Each of the cells in your body contains an instruction manual, otherwise known as your DNA, with all the information required to build an entire human being. An important open question in biology is how different cells get directed to the right part of this manual to find the instructions for their specific tasks. A new study, published in in Nature Cell Biology today, by a team of scientists co-led by Doug Higgs and Ben Davies shines light on the underlying structural processes that help the cells work out which part of the manual to read to establish their identity. Marieke Oudelaar, a DPhil student in the Higgs and Hughes labs, who was involved in the work, explains more.
Our bodies are composed of trillions of cells. Each of these cells has its own job: cells in our stomach help digest our food, while cells in our eyes detect light, and our immune cells kill off bugs. To be able to perform these specific jobs, every cell needs a different set of tools. These tools are formed by the collection of proteins that a cell produces. The instructions for these proteins are written in the approximately 20,000 genes in our DNA.
Despite all these different functions and the need for different tools, all our cells contain the exact same DNA sequence. But one central question remains unanswered – how does a cell know which combination of the 20,000 genes it should activate to produce its specific toolkit?
The answer to this question may be found in the pieces of DNA that lie between our protein-producing genes. Our cells contain a lot of DNA and only a small part of our DNA is actually formed by genes. We don’t really understand the function of most of this other sequence, but we do know that some of it has a function in regulating the activity of our genes. An important class of such regulatory DNA sequences are the enhancers, which act as switches that can turn genes on in the cells where they are required.
However, we still don’t understand how these enhancers know which genes should be activated in which cells. It is becoming clear that the way DNA is folded inside the cell is a crucial factor, as enhancers need to be able to interact physically with genes in order to activate them. It is important to realise that our cells contain an enormous amount of DNA – approximately 2 meters! – which is compacted in a very complex structure to allow it to fit into our tiny cells. The long strings of DNA are folded into domains, which cluster together to form larger domains, creating an intricate hierarchical structure. This domain organisation prevents DNA from tangling together like it would if it were an unwound ball of wool, and allows specific domains to be unwound and used when they are needed.

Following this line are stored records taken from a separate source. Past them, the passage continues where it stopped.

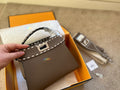 New Arrival Bags Fendi 249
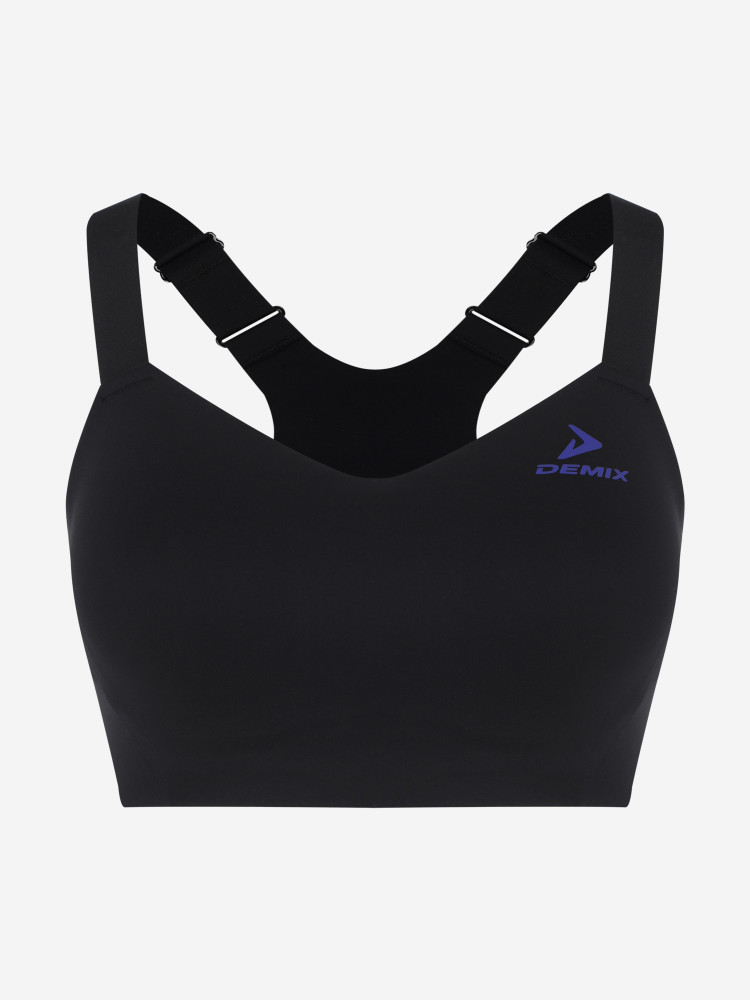 Топ бра спортивный RaceWind Tech - фото 1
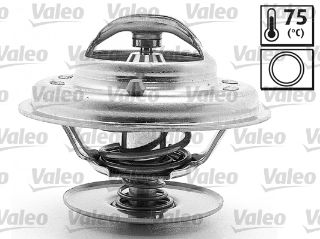 TERMOSTAT MERCEDES W116 / W126 / C107 resmi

Researchers have identified key proteins that appear to define and help organise this domain structure. One such protein is called CTCF, which sticks to a specific sequence of DNA that is frequently found at the boundaries of these domains. To explore the function of these CTCF boundaries in more detail and to investigate what role they may play in connecting enhancers to the right genes, our team studied the domain that contains the α-globin genes, which produce the haemoglobin that our red blood cells use to circulate oxygen in our bodies.
Firstly, as expected from CTCF’s role in defining boundaries, we showed that CTCF boundaries help organise the α-globin genes into a specific domain structure within red blood cells. This allows the enhancers to physically interact with and switch on the α-globin genes in this specific cell type. We then used the gene editing technology of CRISPR/Cas9 to snip out the DNA sequences that normally bind CTCF, and found that the boundaries in these edited cells become blurred and the domain loses its specific shape. The α-globin enhancers now not only activate the α-globin genes, but cross the domain boundaries and switch on genes in the neighbouring domain.

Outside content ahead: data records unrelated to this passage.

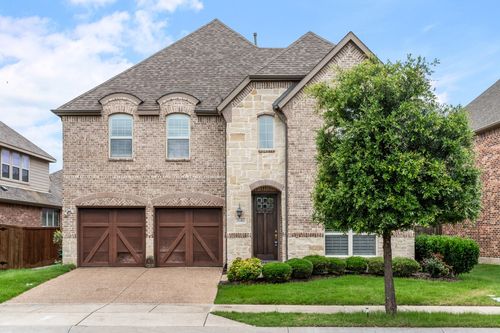 5101 Del Molin Ave, Lewisville, TX, 75056-6336 | Card Image
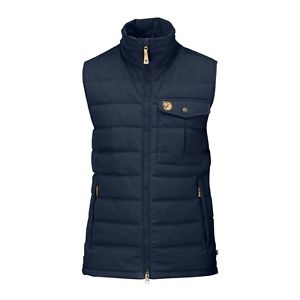 Fjäll Räven Övik Lite Vest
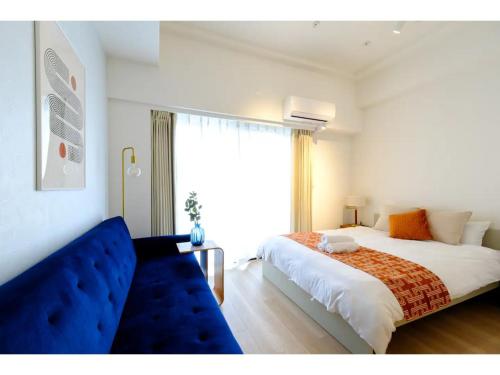 ZOOM Esaka Park - Vacation STAY 17113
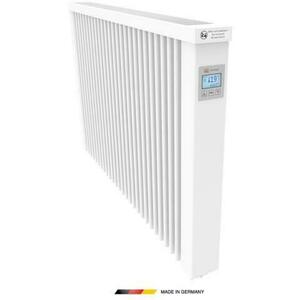 AeroFlow MAXI 2450W Wi-Fi kép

This study provides new insights into the contribution of CTCF in helping define these domain boundaries to help organise our DNA and restrict the regulation of gene activity within the cells where it is needed. This is an important finding that could explain the misregulation of gene activity that contributes to many diseases. For example in cancer, mutations of these boundary sequences in our DNA could lead to inappropriate activation of the genes that drive tumour growth.